The Making of an "English World View"

It is both intriguing and encouraging that Shakespeare seems to be making a revival.  The invention of the pop-up Globe has seen multitudes of people all around the world attending seriously good productions of plays written in (mainly) in the 1590's.  There is no literary figure to compare with Shakespeare on the Continent throughout the early modern period. 

Shakespeare grew up in a time when the biblical world-view was predominant.  This included, amongst other things, a profound belief in human nobility, on the one hand, and total depravity, on the other.  The English Reformation was well underway; it took human faults and failings very seriously.  We do not mean to imply that Shakespeare was a Reformer: on the contrary.  But he could not escape much of the world-and-life view preached and taught by the Reformers--and parts of that world-view he appears to have adopted in all seriousness. 

Consequently, in partial congruence with the Apostle Paul, Shakespeare's view of humanity was that amongst its ranks  "not many of you were wise according to worldly standards, not many were powerful, not many were of noble birth".  [I Corinthians 1: 25f]
   His portrayal of monarchs and nobility was generally in accordance with the accounts of biblical history: most monarchs were venal, weak, imperfect, self-orientated, and unreliable.  According to Shakespeare, the royalty of his day was more of Saul's ilk, than of David's.

The Tudors and particularly the Stewarts took seriously the Divine Right of Kings.  In such an "official" climate, Shakespeare's views of the depravity of man, including monarchs, was (and remains) striking.
But most of Shakespeare's history is the opposite of propaganda: always ambivalent, often amoral, rarely idealized, often derisive, sometimes cynical, with few heroes but many villains and inadequates, much futility, no euphemism, little sign of the benign workings of Providence, no edifying message, no "grand narrative", and at best a provisional happy ending.

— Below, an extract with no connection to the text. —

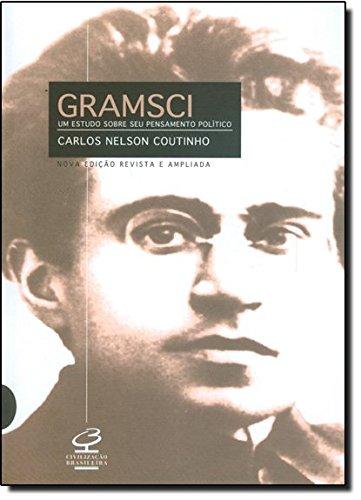 Gramsci. Um Estudo Sobre Seu Pensamento Pol?tico (Em Portuguese do Brasil): Carlos Nelson Coutinho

. . . . His portrayal of royalty . . . is far from reverential or idealized.  Showing any monarch on stage in even slightly controversial circumstances was taboo over much of Europe as late as the nineteenth century; but Shakespeare not only lets daylight in upon majesty (in Walter Bagehot's 1960's phrase) but subjects it to a withering glare, showing kings humiliated, deposed, and killed.  The plays are overwhelmingly political; the conflicts and decisions of people acting out of ambition, lust, pride, fear, revenge, jealously--and occasionally loyalty, faith, or honour ("a word," mocks Falstaff).  Their efforts and aims are often futile, absurd and meaningless.  Even the most just or glorious war brings waste, corruption, cruelty and death "stinking and flyblown."  His kings and queens are as human as his peasants--selfish, cruel, doubting, incapable, lecherous, perfidious, but rarely very chivalrous, and sacred only the grace of their subjects.  Not surprisingly, there could be political trouble, and Elizabeth I remarked balefully after one performance, "I am Richard II, know ye not that?" . . . . [Robert Tombs, The English and Their History (New York: Alfred A. Knopf, 2015) p. 154f.]
The effect of this could not help but contribute to a general cynicism towards rulers, politicians, kings, and other grandees.  Not that the man in the pit of the Globe would be tempted to think of kings as evil and the people good--for villains and the morally challenged were found everywhere according to Shakespeare.  The "noble savage" did not exist. 

Ah, but the language of those plays! 
At the very least, the plays have left a memory of certain episodes, characters, words and phrases--"the winter of our discontent", "my kingdom for a horse", "once more unto the breach, dear friends", "uneasy lies the head that wears a crown", "Cry God for Harry, England and St George", "we few, we happy few, we band of brothers", "this other Eden . . . this precious stone set in a silver sea", --arguably the most famous eulogy of England.  Such phrases, even when misapplied, create a sense of connection with the past. [Ibid.]
Indeed.  Or so the thronging hordes attending pop-up Globes around the world would attest, even in our jaded, materialist, existentialist day--or, perhaps, because of it.